Name samples consistently, and they can't have more than 20 characters in the name for colony. So while I was working in R, I had long names like "2022_T135_H18_20220614NTT135", and for colony I converted each to a short unique idenifier like "HI_2"
Output text files that you can load into the Colony GUI, which will help you make the colony.dat file needed for the run.
---
**Running Colony**
I ran on the GUI with my home PC, it took about 2-3 days to run with aroun 3000 samples. I have a computer with 16 cores, so keep that in mind.
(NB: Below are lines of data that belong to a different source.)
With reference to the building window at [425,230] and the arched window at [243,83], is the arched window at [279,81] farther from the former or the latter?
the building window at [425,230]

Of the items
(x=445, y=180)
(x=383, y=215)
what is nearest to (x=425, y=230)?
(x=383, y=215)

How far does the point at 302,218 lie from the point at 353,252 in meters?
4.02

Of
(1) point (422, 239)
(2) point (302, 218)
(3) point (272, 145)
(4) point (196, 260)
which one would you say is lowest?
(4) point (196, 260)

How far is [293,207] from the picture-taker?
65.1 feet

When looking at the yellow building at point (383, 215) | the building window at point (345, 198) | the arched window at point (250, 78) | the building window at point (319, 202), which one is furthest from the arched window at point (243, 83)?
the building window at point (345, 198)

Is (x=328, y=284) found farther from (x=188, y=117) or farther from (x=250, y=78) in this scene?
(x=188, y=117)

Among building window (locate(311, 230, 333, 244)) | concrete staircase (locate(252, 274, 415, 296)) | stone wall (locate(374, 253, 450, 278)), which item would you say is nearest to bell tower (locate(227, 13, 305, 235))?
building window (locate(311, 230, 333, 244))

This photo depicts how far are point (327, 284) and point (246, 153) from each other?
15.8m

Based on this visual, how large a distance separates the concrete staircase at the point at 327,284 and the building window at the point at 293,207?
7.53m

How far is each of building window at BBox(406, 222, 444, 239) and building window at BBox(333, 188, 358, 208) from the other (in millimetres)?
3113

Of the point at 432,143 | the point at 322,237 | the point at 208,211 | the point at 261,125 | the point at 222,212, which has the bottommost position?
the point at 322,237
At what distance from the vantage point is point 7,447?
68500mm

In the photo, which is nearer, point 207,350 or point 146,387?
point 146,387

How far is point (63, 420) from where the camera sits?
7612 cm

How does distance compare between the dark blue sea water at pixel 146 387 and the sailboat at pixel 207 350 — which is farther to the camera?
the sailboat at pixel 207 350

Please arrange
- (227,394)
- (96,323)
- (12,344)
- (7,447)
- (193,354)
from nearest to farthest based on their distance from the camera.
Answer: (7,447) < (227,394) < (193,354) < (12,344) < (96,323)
Setting I used (select these in the GUI when prompted, or choose your own):
```
2470 ! Number of offspring in the sample
175 ! Number of loci
1234 ! Seed for random number generator
0 ! 0/1=Not updating/updating allele frequency
2 ! 2/1=Dioecious/Monoecious species
0 ! 0/1=Inbreeding absent/present
0 ! 0/1=Diploid species/HaploDiploid species
0 0 ! 0/1=Polygamy/Monogamy for males & females
0 ! 0/1 = Clone inference = No/Yes
1 ! 0/1=Scale full sibship=No/Yes
0 ! 0/1/2/3/4=No/Weak/Medium/Strong sibship prior; 4=Optimal sibship prior for Ne
0 ! 0/1=Unknown/Known population allele frequency
1 ! Number of runs
2 ! 1/2/3/4 = Short/Medium/Long/VeryLong run
1 ! 0/1=Monitor method by Iterate#/Time in second
1 ! Monitor interval in Iterate# / in seconds
1 ! 0/1=DOS/Windows version
1 ! 0/1/2=Pair-Likelihood-Score(PLS)/Full-Likelihood(FL)/FL-PLS-combined(FPLS) method
1 ! 0/1/2/3=Low/Medium/High/VeryHigh precision
```
You'll of course have a different number of offpsirng - this is how many offspring I had in my dataset after all the filtering and such, not how many I started with. Same with the number of loci- this is what I ended up with after filtering. Keep in mind that higher precision and longer run time will lead to way more resources, and from published colony papers they say medium precision seems to be good for most projects.
---
**Filter and analyze Colony outputs**
Colony generate MANY files. You can inspect them in the GUI, but I did most filtering and analyzing in R.
The primary output you'll use is the bestconfig file, but also the .maternity, .pairwisematernity, .paternity, and .pairwisepaternity files.
Youll want to pay close attention to assignments based on known metadata. Are offspring always assigned to the correct mother? In my experience, not always.
I filtered out individuals from the "best configuration" that had less than 80% confidence in assignment to a mother (in pairwisematernity file), and then double checked that the assigned mom was the correct mom (based on metadata).
From this table, I generated the number of unique fathers, polygyny, fathers shared with offspring across years, etc. I did NOT filter out low-confidence father assignments- something to consider moving forward, I just removed all offspring that had low mother-offspring assignment probability, as I figured we couldn't trust those offspring assignments for either the mother or the father.